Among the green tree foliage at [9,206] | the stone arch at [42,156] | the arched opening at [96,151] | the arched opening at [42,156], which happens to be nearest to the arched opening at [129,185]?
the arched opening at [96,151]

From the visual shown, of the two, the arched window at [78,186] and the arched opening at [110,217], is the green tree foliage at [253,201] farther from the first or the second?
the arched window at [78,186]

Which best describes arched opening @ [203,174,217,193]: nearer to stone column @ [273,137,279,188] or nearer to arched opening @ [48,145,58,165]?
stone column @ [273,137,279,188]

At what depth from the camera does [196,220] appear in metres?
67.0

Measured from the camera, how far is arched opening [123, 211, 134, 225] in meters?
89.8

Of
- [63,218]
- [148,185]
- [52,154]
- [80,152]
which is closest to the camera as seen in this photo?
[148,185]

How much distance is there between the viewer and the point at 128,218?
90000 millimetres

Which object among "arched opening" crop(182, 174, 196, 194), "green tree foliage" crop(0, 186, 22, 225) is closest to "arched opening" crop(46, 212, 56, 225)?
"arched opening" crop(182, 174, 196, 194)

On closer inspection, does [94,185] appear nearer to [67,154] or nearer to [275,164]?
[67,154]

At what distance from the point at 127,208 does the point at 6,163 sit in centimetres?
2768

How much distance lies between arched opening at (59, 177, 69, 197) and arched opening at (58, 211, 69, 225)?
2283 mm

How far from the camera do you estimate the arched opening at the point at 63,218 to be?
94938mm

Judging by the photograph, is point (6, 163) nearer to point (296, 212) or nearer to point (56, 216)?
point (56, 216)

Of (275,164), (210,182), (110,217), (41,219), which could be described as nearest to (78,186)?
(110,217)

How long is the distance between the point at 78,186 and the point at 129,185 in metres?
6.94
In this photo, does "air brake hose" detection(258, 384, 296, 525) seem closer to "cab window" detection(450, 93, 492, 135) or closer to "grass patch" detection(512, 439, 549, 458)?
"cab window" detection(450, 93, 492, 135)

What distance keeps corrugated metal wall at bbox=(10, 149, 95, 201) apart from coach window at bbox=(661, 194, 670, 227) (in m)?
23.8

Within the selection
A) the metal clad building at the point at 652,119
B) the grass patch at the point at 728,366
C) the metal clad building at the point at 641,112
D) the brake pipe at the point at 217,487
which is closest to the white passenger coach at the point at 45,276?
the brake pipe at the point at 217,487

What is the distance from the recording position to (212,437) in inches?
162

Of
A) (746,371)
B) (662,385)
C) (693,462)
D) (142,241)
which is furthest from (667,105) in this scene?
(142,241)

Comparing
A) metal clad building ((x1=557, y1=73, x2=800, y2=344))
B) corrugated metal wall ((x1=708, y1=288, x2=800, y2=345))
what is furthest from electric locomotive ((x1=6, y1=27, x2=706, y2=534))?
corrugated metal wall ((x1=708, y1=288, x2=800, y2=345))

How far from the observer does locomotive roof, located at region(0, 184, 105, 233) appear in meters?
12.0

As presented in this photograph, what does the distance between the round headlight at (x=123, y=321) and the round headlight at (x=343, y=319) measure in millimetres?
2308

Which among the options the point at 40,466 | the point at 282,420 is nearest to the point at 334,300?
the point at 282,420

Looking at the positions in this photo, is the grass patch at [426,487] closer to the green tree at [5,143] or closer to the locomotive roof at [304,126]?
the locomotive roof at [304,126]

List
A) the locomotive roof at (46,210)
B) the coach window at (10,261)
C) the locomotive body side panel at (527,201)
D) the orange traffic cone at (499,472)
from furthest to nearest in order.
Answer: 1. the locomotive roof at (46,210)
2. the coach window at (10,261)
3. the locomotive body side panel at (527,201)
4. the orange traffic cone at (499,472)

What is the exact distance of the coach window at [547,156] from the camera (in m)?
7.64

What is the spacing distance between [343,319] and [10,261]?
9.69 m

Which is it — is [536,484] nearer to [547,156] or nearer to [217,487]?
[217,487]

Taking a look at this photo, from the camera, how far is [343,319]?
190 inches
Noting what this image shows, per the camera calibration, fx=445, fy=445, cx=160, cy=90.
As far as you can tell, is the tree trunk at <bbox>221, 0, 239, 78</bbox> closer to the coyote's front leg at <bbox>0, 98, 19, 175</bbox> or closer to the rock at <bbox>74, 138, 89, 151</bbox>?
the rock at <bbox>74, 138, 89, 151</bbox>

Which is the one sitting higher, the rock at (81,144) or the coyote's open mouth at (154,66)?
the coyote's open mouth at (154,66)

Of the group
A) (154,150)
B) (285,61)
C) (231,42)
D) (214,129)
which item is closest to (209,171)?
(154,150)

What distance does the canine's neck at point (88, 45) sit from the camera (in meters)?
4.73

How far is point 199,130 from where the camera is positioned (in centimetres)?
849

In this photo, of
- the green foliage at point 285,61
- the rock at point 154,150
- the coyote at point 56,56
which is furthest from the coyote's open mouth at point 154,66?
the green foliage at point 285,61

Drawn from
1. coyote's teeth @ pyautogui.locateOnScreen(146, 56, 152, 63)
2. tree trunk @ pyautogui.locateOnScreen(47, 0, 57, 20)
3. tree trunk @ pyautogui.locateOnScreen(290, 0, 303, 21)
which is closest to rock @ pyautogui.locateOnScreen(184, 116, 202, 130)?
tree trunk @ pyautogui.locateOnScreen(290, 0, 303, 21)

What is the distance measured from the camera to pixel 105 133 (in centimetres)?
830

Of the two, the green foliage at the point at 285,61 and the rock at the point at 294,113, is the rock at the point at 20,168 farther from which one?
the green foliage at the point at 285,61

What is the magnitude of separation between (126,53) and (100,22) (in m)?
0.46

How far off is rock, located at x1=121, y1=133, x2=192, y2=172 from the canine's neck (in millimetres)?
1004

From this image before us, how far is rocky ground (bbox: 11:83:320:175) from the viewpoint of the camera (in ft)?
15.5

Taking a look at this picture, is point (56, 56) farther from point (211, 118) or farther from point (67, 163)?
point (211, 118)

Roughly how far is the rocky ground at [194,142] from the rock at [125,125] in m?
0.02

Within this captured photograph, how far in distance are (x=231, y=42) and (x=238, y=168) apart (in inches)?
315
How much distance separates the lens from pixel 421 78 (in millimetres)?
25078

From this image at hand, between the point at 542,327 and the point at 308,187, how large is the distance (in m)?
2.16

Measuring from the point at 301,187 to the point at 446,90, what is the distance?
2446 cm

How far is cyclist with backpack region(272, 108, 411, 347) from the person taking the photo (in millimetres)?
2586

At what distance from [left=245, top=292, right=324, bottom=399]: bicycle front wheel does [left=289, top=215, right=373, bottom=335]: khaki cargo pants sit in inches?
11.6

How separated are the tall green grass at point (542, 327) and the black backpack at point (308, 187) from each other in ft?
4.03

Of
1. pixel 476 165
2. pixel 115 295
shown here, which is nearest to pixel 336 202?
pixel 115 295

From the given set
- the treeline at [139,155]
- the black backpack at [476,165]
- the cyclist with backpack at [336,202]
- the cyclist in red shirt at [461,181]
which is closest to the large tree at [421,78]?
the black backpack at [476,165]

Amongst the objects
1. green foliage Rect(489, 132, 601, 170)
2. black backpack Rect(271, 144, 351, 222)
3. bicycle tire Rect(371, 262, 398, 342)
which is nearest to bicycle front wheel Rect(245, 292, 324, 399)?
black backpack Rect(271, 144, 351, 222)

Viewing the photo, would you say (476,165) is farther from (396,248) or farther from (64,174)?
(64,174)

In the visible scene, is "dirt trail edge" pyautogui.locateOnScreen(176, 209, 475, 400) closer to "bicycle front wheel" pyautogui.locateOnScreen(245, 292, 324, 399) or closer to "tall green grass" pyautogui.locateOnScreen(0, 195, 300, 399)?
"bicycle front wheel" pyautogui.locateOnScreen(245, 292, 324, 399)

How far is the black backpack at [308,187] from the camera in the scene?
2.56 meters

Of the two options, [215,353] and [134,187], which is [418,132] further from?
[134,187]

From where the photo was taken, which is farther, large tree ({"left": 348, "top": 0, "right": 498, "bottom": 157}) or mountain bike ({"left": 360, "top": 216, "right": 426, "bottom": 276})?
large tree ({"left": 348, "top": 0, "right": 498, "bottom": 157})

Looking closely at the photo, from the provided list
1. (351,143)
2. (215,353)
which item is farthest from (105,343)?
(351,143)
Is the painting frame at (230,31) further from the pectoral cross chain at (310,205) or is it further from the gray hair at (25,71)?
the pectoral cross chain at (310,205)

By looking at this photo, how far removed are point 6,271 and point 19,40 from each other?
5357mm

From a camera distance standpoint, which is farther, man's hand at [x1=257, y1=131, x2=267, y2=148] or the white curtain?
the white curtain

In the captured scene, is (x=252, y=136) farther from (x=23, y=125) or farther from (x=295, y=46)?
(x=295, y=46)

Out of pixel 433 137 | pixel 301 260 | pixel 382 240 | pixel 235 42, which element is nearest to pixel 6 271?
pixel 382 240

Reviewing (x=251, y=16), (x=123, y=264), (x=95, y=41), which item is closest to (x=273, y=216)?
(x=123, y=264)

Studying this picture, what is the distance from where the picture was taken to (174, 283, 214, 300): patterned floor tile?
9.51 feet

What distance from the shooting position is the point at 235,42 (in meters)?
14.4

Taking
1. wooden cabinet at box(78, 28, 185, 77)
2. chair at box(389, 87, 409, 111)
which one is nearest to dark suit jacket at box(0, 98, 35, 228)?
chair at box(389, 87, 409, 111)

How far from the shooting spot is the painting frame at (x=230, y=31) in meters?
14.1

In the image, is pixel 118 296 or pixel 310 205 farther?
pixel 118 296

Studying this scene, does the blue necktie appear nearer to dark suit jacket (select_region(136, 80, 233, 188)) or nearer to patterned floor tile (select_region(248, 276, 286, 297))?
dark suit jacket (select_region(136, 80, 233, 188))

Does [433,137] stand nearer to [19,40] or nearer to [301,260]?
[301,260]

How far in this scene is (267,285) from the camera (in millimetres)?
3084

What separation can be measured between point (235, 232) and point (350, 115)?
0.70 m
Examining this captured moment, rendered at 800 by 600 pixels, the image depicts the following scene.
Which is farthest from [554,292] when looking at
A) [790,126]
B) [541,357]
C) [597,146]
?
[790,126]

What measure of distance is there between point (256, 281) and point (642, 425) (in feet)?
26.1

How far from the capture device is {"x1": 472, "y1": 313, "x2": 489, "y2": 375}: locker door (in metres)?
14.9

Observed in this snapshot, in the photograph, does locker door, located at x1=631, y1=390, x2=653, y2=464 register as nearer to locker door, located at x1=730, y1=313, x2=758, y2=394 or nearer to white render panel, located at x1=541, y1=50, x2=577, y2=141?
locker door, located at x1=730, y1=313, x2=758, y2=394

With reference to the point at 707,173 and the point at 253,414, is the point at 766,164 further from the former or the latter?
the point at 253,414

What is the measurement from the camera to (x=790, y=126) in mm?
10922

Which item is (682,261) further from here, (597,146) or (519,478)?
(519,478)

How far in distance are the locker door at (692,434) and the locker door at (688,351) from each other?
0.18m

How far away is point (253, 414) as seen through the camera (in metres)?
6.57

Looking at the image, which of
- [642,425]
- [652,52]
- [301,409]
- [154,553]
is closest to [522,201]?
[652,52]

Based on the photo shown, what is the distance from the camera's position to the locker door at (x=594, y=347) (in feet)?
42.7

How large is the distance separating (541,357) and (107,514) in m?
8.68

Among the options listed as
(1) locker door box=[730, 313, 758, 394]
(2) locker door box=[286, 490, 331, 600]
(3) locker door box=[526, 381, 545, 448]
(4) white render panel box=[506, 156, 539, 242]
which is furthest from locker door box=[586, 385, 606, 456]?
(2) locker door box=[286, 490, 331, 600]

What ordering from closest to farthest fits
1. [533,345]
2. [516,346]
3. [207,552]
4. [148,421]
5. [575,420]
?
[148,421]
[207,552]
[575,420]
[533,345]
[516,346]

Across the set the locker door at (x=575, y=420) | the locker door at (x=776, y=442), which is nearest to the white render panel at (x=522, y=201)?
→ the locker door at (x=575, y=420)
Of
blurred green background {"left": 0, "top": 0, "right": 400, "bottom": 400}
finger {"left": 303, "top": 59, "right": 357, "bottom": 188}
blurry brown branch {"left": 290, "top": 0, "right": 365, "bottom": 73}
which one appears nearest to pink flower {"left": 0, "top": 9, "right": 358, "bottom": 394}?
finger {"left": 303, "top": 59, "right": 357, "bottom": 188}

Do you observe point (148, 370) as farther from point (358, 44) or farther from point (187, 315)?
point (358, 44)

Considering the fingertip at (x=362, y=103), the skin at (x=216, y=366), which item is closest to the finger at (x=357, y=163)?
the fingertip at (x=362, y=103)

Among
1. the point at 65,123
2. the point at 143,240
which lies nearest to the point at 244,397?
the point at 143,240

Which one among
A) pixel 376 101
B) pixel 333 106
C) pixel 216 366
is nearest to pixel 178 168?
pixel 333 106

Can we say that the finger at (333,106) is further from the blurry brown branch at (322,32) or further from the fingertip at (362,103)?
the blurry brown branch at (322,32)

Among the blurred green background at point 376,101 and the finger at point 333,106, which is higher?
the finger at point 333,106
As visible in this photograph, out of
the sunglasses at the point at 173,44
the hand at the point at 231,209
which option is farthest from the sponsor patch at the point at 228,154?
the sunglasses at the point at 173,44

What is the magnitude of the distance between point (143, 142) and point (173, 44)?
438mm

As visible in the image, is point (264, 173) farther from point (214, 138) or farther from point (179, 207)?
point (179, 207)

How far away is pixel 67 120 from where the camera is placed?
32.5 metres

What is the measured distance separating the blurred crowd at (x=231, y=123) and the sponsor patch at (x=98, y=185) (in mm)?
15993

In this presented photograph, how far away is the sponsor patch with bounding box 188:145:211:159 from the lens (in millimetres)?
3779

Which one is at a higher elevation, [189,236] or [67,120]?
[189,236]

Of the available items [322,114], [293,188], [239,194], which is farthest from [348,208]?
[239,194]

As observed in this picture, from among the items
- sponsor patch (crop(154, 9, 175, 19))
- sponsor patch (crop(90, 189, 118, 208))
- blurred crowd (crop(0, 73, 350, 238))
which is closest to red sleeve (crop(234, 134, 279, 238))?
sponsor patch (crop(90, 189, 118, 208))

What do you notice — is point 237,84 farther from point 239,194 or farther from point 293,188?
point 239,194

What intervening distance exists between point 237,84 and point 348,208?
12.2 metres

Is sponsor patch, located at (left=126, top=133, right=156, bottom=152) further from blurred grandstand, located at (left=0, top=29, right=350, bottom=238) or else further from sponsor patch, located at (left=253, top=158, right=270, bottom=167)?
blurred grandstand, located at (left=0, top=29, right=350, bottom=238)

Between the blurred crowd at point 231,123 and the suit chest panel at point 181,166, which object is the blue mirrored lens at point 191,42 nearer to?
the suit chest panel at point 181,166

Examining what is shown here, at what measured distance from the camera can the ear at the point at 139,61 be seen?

» Required task
Rewrite the material from its first line through the line containing "90000 millimetres", replacing "camera" with "lens" and leaving everything else unchanged.

» Completed task
Among the green tree foliage at [9,206] | the stone arch at [42,156] | the arched opening at [96,151] | the arched opening at [42,156], which happens to be nearest to the arched opening at [129,185]?
the arched opening at [96,151]

From the visual shown, of the two, the arched window at [78,186] and the arched opening at [110,217], is the green tree foliage at [253,201] farther from the first or the second?
the arched window at [78,186]

Which best describes arched opening @ [203,174,217,193]: nearer to stone column @ [273,137,279,188] or nearer to arched opening @ [48,145,58,165]?
stone column @ [273,137,279,188]

At what depth from the lens does [196,220] appear in metres?
67.0

Measured from the lens, how far is arched opening [123, 211, 134, 225] in meters?
89.8

Of
- [63,218]
- [148,185]
- [52,154]
- [80,152]
which is closest to the lens as seen in this photo?
[148,185]

How much distance is there between the viewer and the point at 128,218?
90000 millimetres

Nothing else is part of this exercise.